Dans ce contexte, le tribunal de céans estime qu'une amende fixée au tiers de l'impôt éludé tient compte de toutes les circonstances du cas d'espèce tout en respectant la jurisprudence telle que rappelée ci-dessus.
S'agissant enfin de l'argument de Mme X__________, il lui sera rappelé le principe général, prévalant en droit fiscal de la solidarité entre époux (D. Yersin, Le nouveau droit matrimonial et ses conséquences fiscales, in RDAF 1987, p. 317 ss). Dès lors, elle ne saurait tirer argument du fait que la feuille de la déclaration fiscale concernant l'état des titres n'a été signée que par le seul M. X__________.
Le recours sera ainsi partiellement admis.
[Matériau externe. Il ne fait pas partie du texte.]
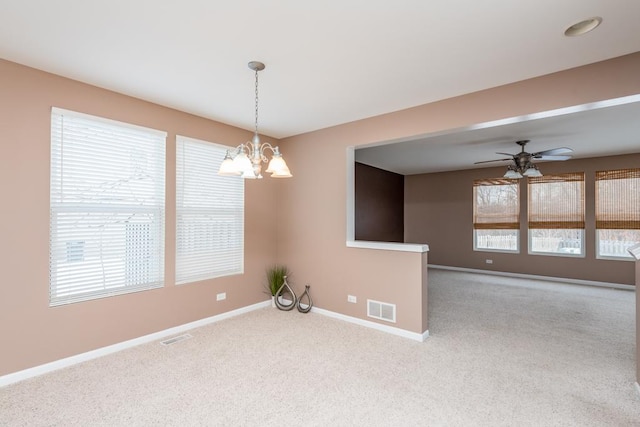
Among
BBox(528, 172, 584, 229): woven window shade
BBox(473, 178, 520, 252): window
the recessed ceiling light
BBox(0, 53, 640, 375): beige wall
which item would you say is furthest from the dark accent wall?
the recessed ceiling light

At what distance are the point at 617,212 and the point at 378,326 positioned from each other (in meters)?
5.94

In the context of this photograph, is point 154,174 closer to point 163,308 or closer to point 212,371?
point 163,308

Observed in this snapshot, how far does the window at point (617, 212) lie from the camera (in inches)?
229

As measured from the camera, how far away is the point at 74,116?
2.83m

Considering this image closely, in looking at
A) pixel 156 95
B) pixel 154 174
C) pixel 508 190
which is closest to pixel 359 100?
pixel 156 95

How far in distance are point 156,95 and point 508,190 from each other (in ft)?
25.0

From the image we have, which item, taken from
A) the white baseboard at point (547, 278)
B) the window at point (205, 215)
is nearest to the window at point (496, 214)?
the white baseboard at point (547, 278)

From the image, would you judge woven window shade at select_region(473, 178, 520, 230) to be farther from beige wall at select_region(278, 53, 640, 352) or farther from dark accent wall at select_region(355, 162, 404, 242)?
beige wall at select_region(278, 53, 640, 352)

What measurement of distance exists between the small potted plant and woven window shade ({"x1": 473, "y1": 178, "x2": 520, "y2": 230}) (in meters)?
5.57

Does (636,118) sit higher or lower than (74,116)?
higher

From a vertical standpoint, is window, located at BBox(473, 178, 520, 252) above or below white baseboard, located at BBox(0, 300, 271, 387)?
above

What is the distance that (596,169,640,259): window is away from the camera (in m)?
5.83

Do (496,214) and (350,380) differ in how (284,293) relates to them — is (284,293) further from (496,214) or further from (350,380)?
(496,214)

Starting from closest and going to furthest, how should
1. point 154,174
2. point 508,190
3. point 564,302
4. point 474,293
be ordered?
point 154,174, point 564,302, point 474,293, point 508,190
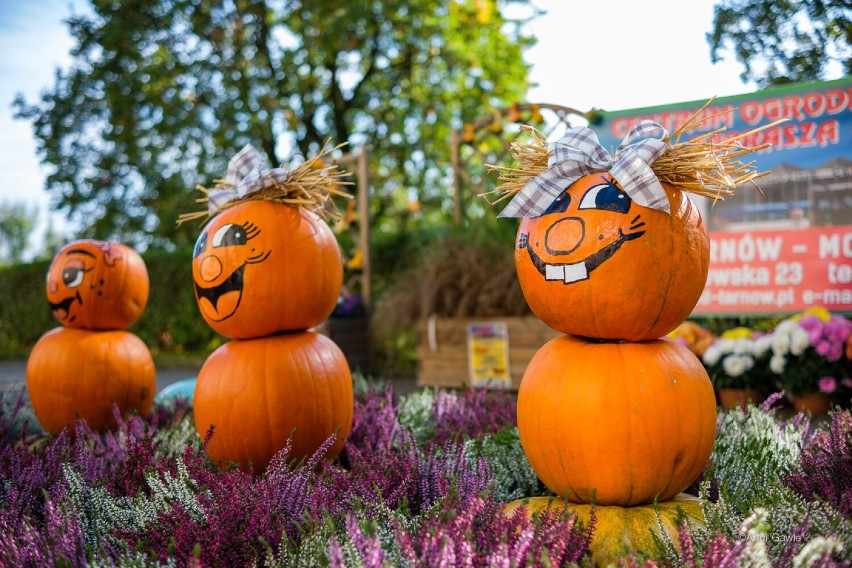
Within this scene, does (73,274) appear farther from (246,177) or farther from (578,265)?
(578,265)

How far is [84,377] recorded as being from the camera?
10.9ft

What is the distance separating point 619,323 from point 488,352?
3.39m

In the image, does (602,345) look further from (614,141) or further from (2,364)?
(2,364)

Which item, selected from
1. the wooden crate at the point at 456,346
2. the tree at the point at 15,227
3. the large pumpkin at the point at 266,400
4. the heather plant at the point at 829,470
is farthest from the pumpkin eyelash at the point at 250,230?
the tree at the point at 15,227

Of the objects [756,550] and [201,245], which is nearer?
[756,550]

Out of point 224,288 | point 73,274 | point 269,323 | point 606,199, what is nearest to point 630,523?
point 606,199

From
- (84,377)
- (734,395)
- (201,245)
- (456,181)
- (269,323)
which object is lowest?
(734,395)

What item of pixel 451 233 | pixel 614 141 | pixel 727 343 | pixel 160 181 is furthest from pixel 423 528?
pixel 160 181

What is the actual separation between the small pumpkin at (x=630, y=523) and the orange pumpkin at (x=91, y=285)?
95.7 inches

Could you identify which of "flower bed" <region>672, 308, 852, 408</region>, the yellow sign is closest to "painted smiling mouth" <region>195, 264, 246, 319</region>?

La décision de la commission de recours sera annulée et la cause renvoyée à l'AFC afin qu'elle établisse un nouveau bordereau relatif à l'amende dans le sens des considérants.
Aucun émolument ne sera perçu.
PAR CES MOTIFS
le Tribunal administratif
à la forme :
déclare recevable le recours interjeté le 22 juin 2001 par l'administration fiscale cantonale contre la décision de la commission cantonale de recours en matière d'impôts du 17 mai 2001;
au fond :
l'admet partiellement;
annule la décision du 17 mai 2001 de la commission de recours en matière d'impôts;
renvoie la cause à l'administration fiscale cantonale afin qu'elle établisse un nouveau bordereau relatif à l'amende dans le sens des considérants;
dit qu'il n'est pas perçu d'émolument;
communique le présent arrêt à l'administration fiscale cantonale, à Me Robert Fiechter, avocat des contribuables, ainsi qu'à la commission cantonale de recours en matière d'impôts.
Siégeants : M. Paychère, président, MM. Thélin, Schucani, Mmes Bonnefemme-Hurni, Bovy, juges.
Au nom du Tribunal administratif :
la greffière-juriste adj.: le vice-président
C. Goette F. Paychère
Copie conforme de cet arrêt a été communiquée aux parties.